Abbiamo visto recentemente la bellissima mostra “La regina delle linee” al Museo Luzzati a Genova. Già conoscevo bene il suo lavoro e apprezzo molto le sue storie. Qual è il suo pubblico? A chi sono destinate le sue storie?
Non penso molto a questo aspetto. Semplicemente racconto storie e vedo dopo chi le legge. Adulti e bambini. Io sono sempre convinta che buone storie, che qualche volta sono un po’ delle favole, sono destinate a tutti.
Uno dei suoi libri più famosi è Selma. E’ la storia di una pecora autosufficiente e, proprio per questo, felice. Come è nata?

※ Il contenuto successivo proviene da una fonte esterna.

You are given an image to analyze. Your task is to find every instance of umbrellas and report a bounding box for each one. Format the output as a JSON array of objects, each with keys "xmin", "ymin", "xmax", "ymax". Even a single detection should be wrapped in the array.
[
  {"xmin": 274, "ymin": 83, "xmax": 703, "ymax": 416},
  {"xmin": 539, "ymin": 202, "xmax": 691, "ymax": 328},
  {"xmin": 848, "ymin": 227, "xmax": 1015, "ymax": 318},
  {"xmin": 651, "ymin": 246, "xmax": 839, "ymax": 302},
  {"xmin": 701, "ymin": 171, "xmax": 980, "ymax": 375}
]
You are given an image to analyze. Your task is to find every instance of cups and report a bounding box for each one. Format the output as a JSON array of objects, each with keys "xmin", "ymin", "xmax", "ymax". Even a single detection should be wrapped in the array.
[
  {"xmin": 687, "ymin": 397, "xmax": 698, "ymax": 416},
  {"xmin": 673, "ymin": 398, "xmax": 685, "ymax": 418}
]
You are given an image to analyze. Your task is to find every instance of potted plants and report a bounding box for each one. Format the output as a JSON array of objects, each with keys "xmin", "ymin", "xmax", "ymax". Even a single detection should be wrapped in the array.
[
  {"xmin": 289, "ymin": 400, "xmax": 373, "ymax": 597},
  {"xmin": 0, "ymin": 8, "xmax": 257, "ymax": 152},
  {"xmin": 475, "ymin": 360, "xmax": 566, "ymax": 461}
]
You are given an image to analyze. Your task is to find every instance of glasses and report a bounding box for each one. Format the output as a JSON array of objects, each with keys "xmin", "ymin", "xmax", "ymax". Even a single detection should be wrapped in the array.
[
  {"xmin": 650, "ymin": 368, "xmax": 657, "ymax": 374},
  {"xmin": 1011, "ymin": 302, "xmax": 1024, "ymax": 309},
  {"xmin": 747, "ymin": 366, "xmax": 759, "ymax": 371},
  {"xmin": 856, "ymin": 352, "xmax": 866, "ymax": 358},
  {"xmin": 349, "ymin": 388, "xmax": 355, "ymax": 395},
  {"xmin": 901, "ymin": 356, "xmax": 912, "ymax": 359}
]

Ho realizzato Selma solo come regalo per i miei amici e per i miei consulente editoriali. L’ho stampato da sola in una versione di piccolo formato. Quando Dieter Schwalm, il mio editor alla Lappan (la casa editrice che ha pubblicato la gran parte dei libri di Jutta Bauer, ndr) l’ha ricevuta, mi ha subito chiesto di pubblicarla e metterla in vendita. Io mi sono opposta, perché Selma era stata concepita come un piccolo regalo personale e non volevo che fosse spedita in libreria. C’è voluta più di una bottiglia di vino per convincermi. Addesso sono felice che Dieter l’abbia fatto. E’ stato un grande successo. Dove ho preso la storia, mi chiede? L’ho presa dalla radio, quando fu trasmessa un’intervista a un’anziana contadina. Rispose esattamente come Selma: tre volte sempre con le stesse parole.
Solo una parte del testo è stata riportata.